▶ [Given exercise] According to the text on datafication below, why must an algorithm identify patterns from a great pool of samples? Answer in one to three sentences.

BEGIN Given text

Graduate thesis research at the Cooper Union; Instructed by Anna Bokov and Anthony Vidler.

Abstract

If critical architectural theory of the 1970s engaged the cultural debates on machine productivity and the rise of consumerism, then its 21st century parallel would be rendered in digital contexts.
    Concepts like “Fourth Industrial Revolution” signal a paradigm shift; similar to the previous industrial revolutions, the core of digital technology is efficiency by machine, computed and optimized; in order to possess the great capacity of comprehension we desire, the algorithm must identify patterns from a great pool of samples, then produce and assess variations; in efforts to resolve in an optimal outcome. Behind the complex human-machine communication embeds a message that urges us to examine its medium and structure, and how it manifest in shaping the world.
    Through sensing, collecting, and processing information on a planetary scale, our understandings of human behavior, urban functionality, and global energy exchange have been shaped by data collected by digital apparatuses. Every aspect of life embodies datafication.
    This series of annotated montage of thoughts aims to capture moments where datafication manifests.
    These transformations can be physical or philosophical; at a personal, urban, or global scale.

[0001]

Cover of Hyperobject (2013) by Timothy Morton.

Abstractions explain nothing, they themselves have to be explained: there are no such things as universals, there’s nothing transcendent, no Unity, subject (or object), Reason; there are only processes, sometimes unifying, subjectifying, rationalizing, but just processes all the same.
— Gilles Deleuze, Negotiations: 1972–1990. 1995

FRICTION. The desire to understand the environment on a planetary scale motivates science to advance; yet the sublime vastness and the abstract process inevitably create degrees of alienation to human sensorium. If climate change anxiety stems from the bodily experience of strange weathers, then climate change policy is founded on very different grounds. While data only attempts to capture conditions within its limited scope, the structure of a data model always pays particular attention, and it’s never neutral.

END Given text
BEGIN Given records

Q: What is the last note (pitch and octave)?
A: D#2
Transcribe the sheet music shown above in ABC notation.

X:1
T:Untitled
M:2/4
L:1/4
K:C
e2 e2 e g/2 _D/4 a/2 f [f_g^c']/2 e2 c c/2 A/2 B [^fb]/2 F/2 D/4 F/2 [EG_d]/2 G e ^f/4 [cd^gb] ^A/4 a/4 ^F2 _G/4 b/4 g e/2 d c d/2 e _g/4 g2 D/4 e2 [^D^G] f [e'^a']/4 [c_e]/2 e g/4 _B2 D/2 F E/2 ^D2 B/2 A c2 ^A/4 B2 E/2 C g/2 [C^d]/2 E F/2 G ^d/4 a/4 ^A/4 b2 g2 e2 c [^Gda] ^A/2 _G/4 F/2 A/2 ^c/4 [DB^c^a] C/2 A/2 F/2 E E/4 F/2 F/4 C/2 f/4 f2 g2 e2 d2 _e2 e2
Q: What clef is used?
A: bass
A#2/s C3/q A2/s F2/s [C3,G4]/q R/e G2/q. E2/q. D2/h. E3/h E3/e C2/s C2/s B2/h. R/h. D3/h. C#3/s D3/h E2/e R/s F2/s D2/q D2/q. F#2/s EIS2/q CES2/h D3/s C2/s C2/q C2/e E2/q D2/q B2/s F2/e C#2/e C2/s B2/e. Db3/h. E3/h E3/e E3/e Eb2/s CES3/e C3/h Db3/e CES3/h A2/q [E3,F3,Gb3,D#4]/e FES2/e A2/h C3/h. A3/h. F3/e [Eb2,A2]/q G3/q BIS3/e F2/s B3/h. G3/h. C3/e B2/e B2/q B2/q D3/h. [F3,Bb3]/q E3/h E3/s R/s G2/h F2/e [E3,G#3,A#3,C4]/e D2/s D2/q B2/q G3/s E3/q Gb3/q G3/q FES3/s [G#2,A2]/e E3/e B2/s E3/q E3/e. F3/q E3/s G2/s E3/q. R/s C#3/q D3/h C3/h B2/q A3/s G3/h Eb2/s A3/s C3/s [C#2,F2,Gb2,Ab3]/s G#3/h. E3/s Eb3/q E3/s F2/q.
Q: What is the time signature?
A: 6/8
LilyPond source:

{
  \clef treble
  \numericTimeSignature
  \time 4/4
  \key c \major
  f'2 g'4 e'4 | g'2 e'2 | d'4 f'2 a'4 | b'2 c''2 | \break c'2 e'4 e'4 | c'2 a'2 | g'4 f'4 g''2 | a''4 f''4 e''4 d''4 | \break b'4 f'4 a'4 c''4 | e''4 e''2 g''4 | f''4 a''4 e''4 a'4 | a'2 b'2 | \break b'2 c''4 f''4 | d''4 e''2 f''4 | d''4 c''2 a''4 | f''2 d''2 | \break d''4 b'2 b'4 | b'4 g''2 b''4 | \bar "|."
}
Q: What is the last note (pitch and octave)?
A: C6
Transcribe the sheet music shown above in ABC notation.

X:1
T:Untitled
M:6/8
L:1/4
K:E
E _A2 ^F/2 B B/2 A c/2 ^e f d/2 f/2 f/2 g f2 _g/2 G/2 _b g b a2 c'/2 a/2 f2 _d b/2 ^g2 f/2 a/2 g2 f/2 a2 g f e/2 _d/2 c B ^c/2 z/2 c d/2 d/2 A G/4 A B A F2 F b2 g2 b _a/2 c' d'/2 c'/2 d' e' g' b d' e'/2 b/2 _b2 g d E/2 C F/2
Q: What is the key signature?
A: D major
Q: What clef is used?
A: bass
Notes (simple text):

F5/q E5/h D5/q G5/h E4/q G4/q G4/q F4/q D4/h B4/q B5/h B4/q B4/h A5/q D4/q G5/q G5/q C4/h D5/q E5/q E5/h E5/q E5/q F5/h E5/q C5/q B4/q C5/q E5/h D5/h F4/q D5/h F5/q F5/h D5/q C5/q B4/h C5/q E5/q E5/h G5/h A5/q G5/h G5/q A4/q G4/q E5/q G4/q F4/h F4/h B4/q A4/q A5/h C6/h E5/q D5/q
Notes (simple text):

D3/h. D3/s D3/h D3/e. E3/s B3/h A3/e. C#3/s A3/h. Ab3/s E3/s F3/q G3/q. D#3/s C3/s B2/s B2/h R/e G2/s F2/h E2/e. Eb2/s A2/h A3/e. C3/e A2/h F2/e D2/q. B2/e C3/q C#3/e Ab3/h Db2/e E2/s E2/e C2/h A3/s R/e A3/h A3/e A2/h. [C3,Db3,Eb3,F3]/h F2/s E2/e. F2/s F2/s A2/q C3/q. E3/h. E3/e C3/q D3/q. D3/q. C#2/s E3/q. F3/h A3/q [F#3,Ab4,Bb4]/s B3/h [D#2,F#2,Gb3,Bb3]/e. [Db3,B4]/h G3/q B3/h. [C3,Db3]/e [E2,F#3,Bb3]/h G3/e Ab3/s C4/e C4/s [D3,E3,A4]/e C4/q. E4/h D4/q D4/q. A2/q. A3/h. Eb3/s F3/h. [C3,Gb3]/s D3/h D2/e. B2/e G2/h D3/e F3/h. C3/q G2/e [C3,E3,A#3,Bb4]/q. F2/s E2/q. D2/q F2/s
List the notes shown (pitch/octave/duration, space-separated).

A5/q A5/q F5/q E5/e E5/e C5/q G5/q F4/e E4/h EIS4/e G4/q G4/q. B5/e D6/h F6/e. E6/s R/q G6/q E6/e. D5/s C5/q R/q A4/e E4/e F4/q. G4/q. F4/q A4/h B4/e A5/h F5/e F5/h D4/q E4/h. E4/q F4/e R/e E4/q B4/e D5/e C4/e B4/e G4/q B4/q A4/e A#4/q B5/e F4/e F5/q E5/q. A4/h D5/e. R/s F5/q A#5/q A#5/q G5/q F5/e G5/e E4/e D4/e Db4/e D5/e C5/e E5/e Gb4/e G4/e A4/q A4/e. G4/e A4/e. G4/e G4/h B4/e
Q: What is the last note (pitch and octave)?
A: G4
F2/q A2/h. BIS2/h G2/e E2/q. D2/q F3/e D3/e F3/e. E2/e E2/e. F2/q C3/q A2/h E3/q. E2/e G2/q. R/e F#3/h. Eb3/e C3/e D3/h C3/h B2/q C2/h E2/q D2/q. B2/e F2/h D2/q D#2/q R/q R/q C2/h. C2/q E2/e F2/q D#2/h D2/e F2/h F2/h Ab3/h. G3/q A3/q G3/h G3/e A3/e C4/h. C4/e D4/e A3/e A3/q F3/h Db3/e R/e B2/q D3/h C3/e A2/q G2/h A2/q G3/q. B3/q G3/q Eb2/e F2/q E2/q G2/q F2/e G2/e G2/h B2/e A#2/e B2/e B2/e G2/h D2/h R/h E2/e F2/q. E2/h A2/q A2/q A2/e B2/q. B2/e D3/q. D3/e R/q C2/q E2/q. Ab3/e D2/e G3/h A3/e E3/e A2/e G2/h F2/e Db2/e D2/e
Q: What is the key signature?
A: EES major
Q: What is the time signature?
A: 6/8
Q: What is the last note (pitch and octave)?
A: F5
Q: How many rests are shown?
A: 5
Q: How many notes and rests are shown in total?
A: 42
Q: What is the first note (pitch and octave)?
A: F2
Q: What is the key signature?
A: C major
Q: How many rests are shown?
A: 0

END Given records

▶ [Exercise solution] The algorithm must do so in order to possess the great capacity of comprehension we desire. After identifying patterns, it produces and assesses variations in an effort to resolve in an optimal outcome.